___ SOURCE MATERIAL ___
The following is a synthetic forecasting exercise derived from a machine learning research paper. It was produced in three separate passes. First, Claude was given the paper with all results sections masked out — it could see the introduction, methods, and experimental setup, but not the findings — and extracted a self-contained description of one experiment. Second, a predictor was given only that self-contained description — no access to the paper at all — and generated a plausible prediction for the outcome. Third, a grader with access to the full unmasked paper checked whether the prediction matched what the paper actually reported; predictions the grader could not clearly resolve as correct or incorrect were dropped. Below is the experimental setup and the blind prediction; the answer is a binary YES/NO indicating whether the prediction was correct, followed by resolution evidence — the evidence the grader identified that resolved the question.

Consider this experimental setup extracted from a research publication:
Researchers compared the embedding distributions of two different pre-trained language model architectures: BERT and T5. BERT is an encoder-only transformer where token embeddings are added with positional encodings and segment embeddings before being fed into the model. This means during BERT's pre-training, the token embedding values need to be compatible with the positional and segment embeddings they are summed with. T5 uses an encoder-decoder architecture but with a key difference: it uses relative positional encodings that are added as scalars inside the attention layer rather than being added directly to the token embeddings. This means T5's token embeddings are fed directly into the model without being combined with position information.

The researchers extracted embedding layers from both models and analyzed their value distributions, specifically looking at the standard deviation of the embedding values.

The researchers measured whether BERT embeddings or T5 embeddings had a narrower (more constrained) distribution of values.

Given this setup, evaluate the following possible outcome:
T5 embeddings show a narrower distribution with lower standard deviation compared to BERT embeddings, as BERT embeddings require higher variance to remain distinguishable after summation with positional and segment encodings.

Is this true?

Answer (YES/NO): NO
___
▸ **WHAT IS EXPECTED**: How many of the lines above contain the word "standard"? Give the number alone.

▸ **RESPONSE TO THE EXERCISE**: 2